-- Start of DATASET EXTRACT --

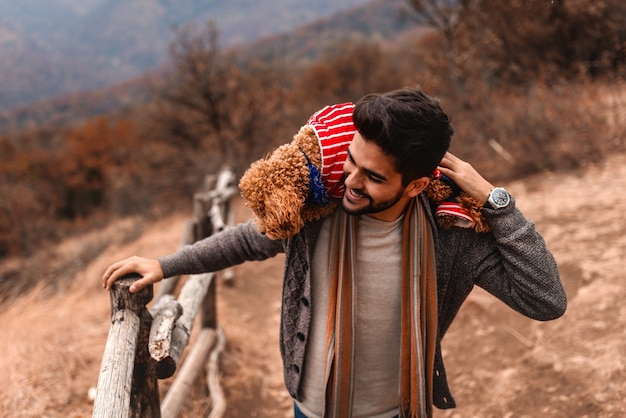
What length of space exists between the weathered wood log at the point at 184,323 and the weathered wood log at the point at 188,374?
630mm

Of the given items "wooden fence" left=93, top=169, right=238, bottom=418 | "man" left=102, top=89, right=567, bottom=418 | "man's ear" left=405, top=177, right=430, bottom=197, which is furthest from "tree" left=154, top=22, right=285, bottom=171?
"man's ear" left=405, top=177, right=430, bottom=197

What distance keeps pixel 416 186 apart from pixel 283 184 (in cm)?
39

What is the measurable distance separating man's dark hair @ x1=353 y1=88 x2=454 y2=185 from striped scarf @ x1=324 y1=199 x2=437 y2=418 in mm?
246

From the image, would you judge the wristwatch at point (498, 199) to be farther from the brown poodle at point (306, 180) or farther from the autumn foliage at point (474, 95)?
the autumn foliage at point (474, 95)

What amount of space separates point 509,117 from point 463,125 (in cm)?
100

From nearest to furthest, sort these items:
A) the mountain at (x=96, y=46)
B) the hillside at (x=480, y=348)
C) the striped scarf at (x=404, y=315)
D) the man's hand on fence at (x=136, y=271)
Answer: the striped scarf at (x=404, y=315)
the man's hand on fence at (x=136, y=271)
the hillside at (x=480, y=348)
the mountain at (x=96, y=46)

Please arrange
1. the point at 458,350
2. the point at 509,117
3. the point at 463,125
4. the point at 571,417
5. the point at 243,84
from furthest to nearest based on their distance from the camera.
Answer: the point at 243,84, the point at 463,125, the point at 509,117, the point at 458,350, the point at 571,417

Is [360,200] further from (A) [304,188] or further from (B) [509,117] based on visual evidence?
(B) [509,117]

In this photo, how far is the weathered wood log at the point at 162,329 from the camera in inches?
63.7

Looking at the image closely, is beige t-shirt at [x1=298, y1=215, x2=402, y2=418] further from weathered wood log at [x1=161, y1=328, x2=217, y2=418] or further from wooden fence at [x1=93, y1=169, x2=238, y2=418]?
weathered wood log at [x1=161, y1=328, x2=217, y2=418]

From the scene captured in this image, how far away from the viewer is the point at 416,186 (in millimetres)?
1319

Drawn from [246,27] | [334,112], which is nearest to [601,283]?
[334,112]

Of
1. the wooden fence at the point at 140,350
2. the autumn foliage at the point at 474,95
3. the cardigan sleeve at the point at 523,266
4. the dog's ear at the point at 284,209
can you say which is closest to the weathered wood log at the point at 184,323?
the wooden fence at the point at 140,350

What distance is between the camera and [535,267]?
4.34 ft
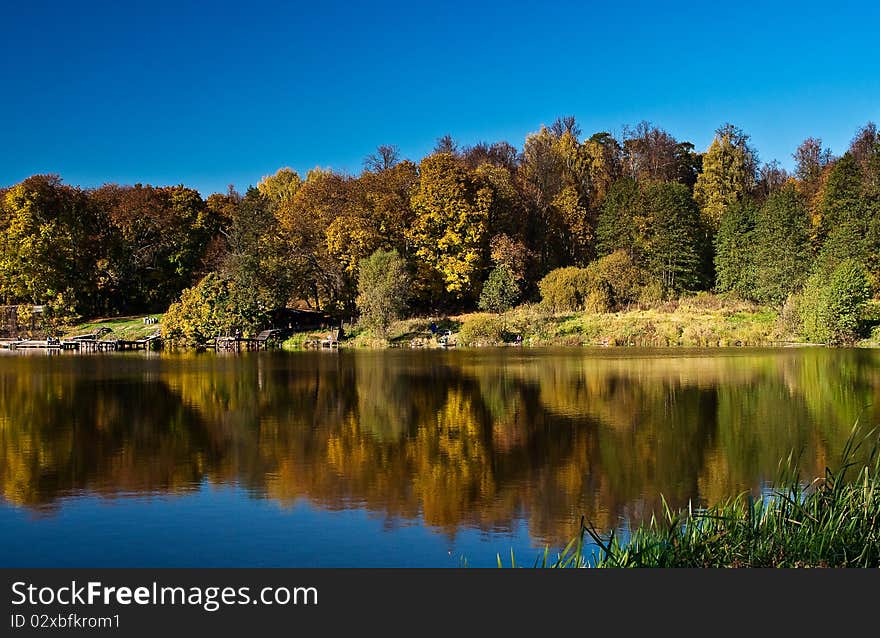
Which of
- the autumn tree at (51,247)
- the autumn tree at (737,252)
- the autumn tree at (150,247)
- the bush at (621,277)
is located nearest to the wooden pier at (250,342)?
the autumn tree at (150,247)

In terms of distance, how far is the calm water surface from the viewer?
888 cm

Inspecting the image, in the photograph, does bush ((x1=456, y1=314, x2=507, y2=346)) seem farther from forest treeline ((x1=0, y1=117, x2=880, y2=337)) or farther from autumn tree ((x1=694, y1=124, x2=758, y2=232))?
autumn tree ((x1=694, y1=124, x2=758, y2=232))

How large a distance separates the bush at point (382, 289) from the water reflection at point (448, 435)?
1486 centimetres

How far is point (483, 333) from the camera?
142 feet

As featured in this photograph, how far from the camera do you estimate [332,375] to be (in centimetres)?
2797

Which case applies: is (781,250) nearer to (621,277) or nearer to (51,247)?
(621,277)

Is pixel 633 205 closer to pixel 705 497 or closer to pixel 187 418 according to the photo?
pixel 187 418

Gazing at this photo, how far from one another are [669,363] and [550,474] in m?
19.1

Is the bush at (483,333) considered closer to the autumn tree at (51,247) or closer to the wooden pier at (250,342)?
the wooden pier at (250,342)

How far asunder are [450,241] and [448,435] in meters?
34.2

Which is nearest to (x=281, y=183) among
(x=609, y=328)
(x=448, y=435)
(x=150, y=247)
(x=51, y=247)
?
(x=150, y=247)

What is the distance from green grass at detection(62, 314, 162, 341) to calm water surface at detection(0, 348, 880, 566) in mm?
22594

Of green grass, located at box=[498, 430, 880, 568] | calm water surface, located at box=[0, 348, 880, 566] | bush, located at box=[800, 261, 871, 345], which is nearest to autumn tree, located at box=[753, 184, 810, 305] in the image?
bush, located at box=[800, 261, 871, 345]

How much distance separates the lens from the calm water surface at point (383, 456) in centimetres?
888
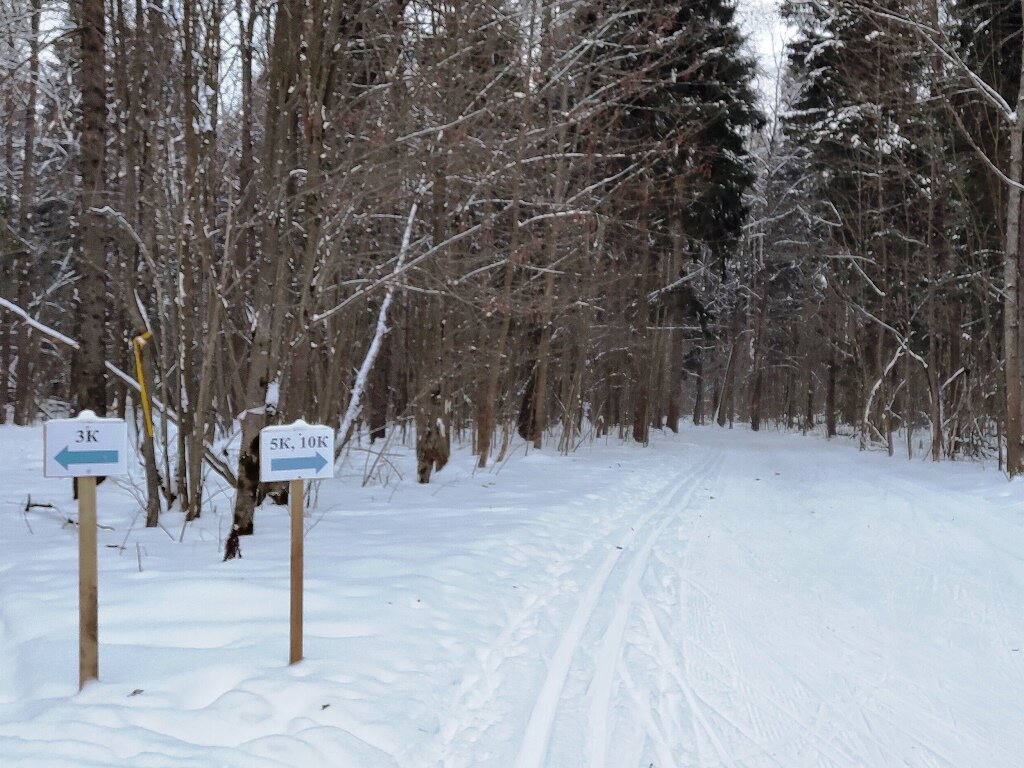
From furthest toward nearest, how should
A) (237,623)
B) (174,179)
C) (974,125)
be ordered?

-- End of DATASET EXTRACT --

## TASK TO CARRY OUT
Please format every line of the material above as a numbered list, skipping blank lines and leaving the pictures out.

## ANSWER BELOW
1. What length of space exists between the weathered wood log at the point at 184,323 and the weathered wood log at the point at 188,374?
2. 630mm
3. Of the given items "wooden fence" left=93, top=169, right=238, bottom=418 | "man" left=102, top=89, right=567, bottom=418 | "man's ear" left=405, top=177, right=430, bottom=197, which is furthest from "tree" left=154, top=22, right=285, bottom=171?
4. "man's ear" left=405, top=177, right=430, bottom=197
5. What distance keeps pixel 416 186 apart from pixel 283 184 (in cm)?
6. 39
7. What is the measurable distance separating man's dark hair @ x1=353 y1=88 x2=454 y2=185 from striped scarf @ x1=324 y1=199 x2=437 y2=418 in mm?
8. 246
9. From the image, would you judge the wristwatch at point (498, 199) to be farther from the brown poodle at point (306, 180) or farther from the autumn foliage at point (474, 95)?
10. the autumn foliage at point (474, 95)
11. What amount of space separates point 509,117 from point 463,125 (in cm)?
12. 100
13. From nearest to furthest, sort these items:
14. A) the mountain at (x=96, y=46)
15. B) the hillside at (x=480, y=348)
16. C) the striped scarf at (x=404, y=315)
17. D) the man's hand on fence at (x=136, y=271)
18. Answer: the striped scarf at (x=404, y=315)
19. the man's hand on fence at (x=136, y=271)
20. the hillside at (x=480, y=348)
21. the mountain at (x=96, y=46)
22. Please arrange
23. 1. the point at 458,350
24. 2. the point at 509,117
25. 3. the point at 463,125
26. 4. the point at 571,417
27. 5. the point at 243,84
28. from furthest to nearest based on their distance from the camera.
29. Answer: the point at 243,84, the point at 463,125, the point at 509,117, the point at 458,350, the point at 571,417
30. Is [360,200] further from (A) [304,188] or further from (B) [509,117] based on visual evidence?
31. (B) [509,117]
32. In this photo, how far is the weathered wood log at the point at 162,329 from the camera in inches?
33. 63.7
34. Looking at the image closely, is beige t-shirt at [x1=298, y1=215, x2=402, y2=418] further from weathered wood log at [x1=161, y1=328, x2=217, y2=418] or further from wooden fence at [x1=93, y1=169, x2=238, y2=418]?
35. weathered wood log at [x1=161, y1=328, x2=217, y2=418]
36. From the scene captured in this image, how far away from the viewer is the point at 416,186 (in millimetres)?
37. 1319
38. Drawn from [246,27] | [334,112], which is nearest to [601,283]?
39. [334,112]
40. Of
41. 1. the wooden fence at the point at 140,350
42. 2. the autumn foliage at the point at 474,95
43. 3. the cardigan sleeve at the point at 523,266
44. 4. the dog's ear at the point at 284,209
45. can you say which is closest to the weathered wood log at the point at 184,323?
46. the wooden fence at the point at 140,350
47. What distance is between the camera and [535,267]?
48. 4.34 ft
49. Which of
50. - the autumn tree at (51,247)
51. - the autumn tree at (737,252)
52. - the autumn tree at (150,247)
53. - the bush at (621,277)
54. is located nearest to the wooden pier at (250,342)?
55. the autumn tree at (150,247)
56. In terms of distance, how far is the calm water surface from the viewer?
57. 888 cm
58. Inspecting the image, in the photograph, does bush ((x1=456, y1=314, x2=507, y2=346)) seem farther from forest treeline ((x1=0, y1=117, x2=880, y2=337)) or farther from autumn tree ((x1=694, y1=124, x2=758, y2=232))?
59. autumn tree ((x1=694, y1=124, x2=758, y2=232))
60. How large a distance separates the bush at point (382, 289) from the water reflection at point (448, 435)?
61. 1486 centimetres
62. How far is point (483, 333) from the camera?
63. 142 feet
64. As featured in this photograph, how far from the camera do you estimate [332,375] to be (in centimetres)?
65. 2797
66. Which case applies: is (781,250) nearer to (621,277) or nearer to (51,247)?
67. (621,277)
68. Is pixel 633 205 closer to pixel 705 497 or closer to pixel 187 418 according to the photo?
69. pixel 187 418
70. Gazing at this photo, how far from one another are [669,363] and [550,474] in m?
71. 19.1
72. Is the bush at (483,333) considered closer to the autumn tree at (51,247) or closer to the wooden pier at (250,342)?
73. the wooden pier at (250,342)
74. How far asunder are [450,241] and [448,435] in meters?
75. 34.2
76. Which is nearest to (x=281, y=183) among
77. (x=609, y=328)
78. (x=448, y=435)
79. (x=150, y=247)
80. (x=51, y=247)
81. ?
82. (x=150, y=247)
83. What is the distance from green grass at detection(62, 314, 162, 341) to calm water surface at detection(0, 348, 880, 566) in mm?
84. 22594
85. Of green grass, located at box=[498, 430, 880, 568] | calm water surface, located at box=[0, 348, 880, 566] | bush, located at box=[800, 261, 871, 345], which is nearest to autumn tree, located at box=[753, 184, 810, 305] in the image?
86. bush, located at box=[800, 261, 871, 345]
87. How much distance separates the lens from the calm water surface at point (383, 456) in centimetres?
88. 888
89. From furthest toward nearest, how should
90. A) (237,623)
91. B) (174,179)
92. C) (974,125)
93. be ordered?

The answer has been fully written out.